CONTEMPLATIO: Não se acende uma lâmpada para pô-la debaixo do alqueire. Que benefício se obtém tapando a chama da lâmpada? Na realidade, Deus serviu-se do alqueire, medida apropriada para a sinagoga, pois esta acumulou para si os frutos produzidos e manteve fixa a medida a observar. Não obstante, agora, com a chegada do Senhor, se encontra vazia, sem frutos e incapaz de abrigar a luz. Desde este momento, a lâmpada de Cristo não pode pôr-se debaixo de nenhuma vasilha, nem ocultar-se sob o teto da sinagoga; ao contrário, suspensa no lenho da paixão, tem que irradiar a luz eterna a todos os que habitam na Igreja.

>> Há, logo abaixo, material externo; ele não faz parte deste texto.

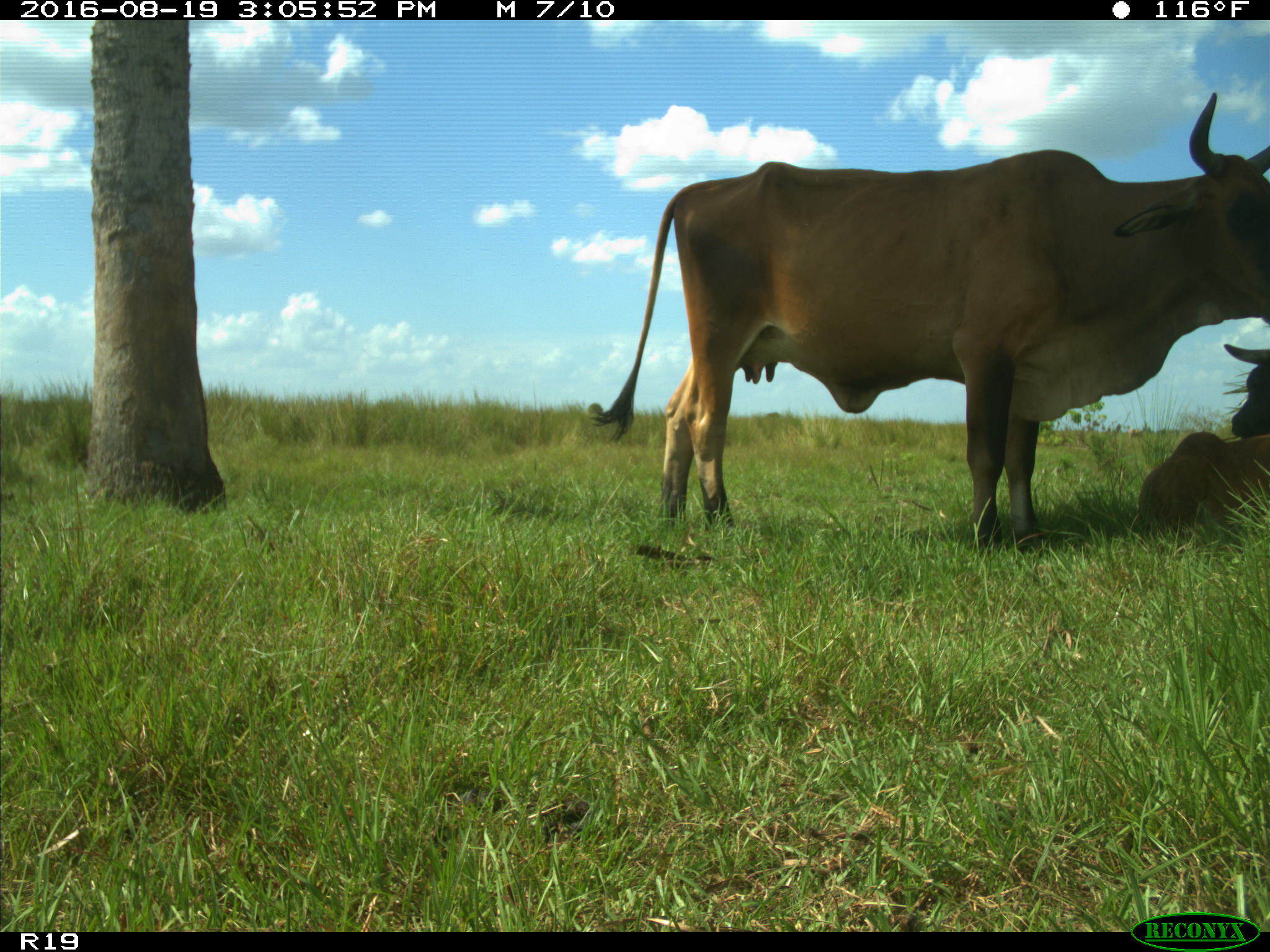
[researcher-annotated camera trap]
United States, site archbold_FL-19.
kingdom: Animalia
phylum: Chordata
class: Mammalia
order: Artiodactyla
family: Bovidae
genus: Bos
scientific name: Bos taurus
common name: domestic cow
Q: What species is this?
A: Bos taurus (domestic cow).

Os apóstolos são exortados a brilhar com uma luz semelhante para que, vendo suas obras, glorifiquem a Deus, de modo que nossas obras, ainda que não lhes prestemos atenção, resplandeçam entre os que vivemos (Hilário de Poitiers).

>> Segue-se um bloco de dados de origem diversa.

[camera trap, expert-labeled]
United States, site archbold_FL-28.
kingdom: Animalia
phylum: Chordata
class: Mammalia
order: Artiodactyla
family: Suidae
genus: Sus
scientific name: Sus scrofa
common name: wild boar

AÇÃO: Repete com frequência e vive hoje a Palavra:
”Encomenda ao Senhor teu caminho, confia nele, que ele agirá» (Sl 37,5ss)
PARA A Leitura Espiritual E o que ocorre à Igreja ocorre também a cada um de nós em particular. Seus perigos são nossos perigos. Seus combates são nossos combates. Se a Igreja fosse, em cada um de nós mais fiel à sua missão, ela seria, sem dúvida nenhuma, o mesmo que seu próprio Senhor, muito mais amada e muito mais escutada, mas, também, sem dúvida, como Ele, mais desprezada e mais perseguida: “Eu lhes dei a tua palavra, e o mundo os odiou” (Jo 17,14; cf.15,10-21). Se os corações se manifestassem de forma mais clara, o escândalo seria muito mais evidente, e este escândalo seria novo impulso para o cristianismo, porque o cristianismo “adquire um poder maior quando é aborrecido pelo mundo” (Santo Inácio de Antioquia, Ad Rom 11I,3). O fato de que o anticlericalismo esteja em “baixa” coisa que costumamos felicitar-nos, nem sempre pode ser um sinal feliz. É verdade que esse fenômeno pode ser devido a uma mudança na situação objetiva ou a um melhoramento tanto de um lado como do outro, mas também poderia significar que aqueles por quem se conhece à Igreja, ao mesmo tempo, que propõem ao mundo alguns valores dignos de estimação, tenham se acomodado a ele, a seus ideais, suas cláusulas e costumes. Nesse caso, deixariam de ser embaraçosos. Que o sal pode se tornar sem sabor é coisa que nos repete o Evangelho. E se vivemos, refiro-me à maior parte dos homens, relativamente tranquilos em meio do mundo, isto pode ser porque estamos mornos (H. de Lubac).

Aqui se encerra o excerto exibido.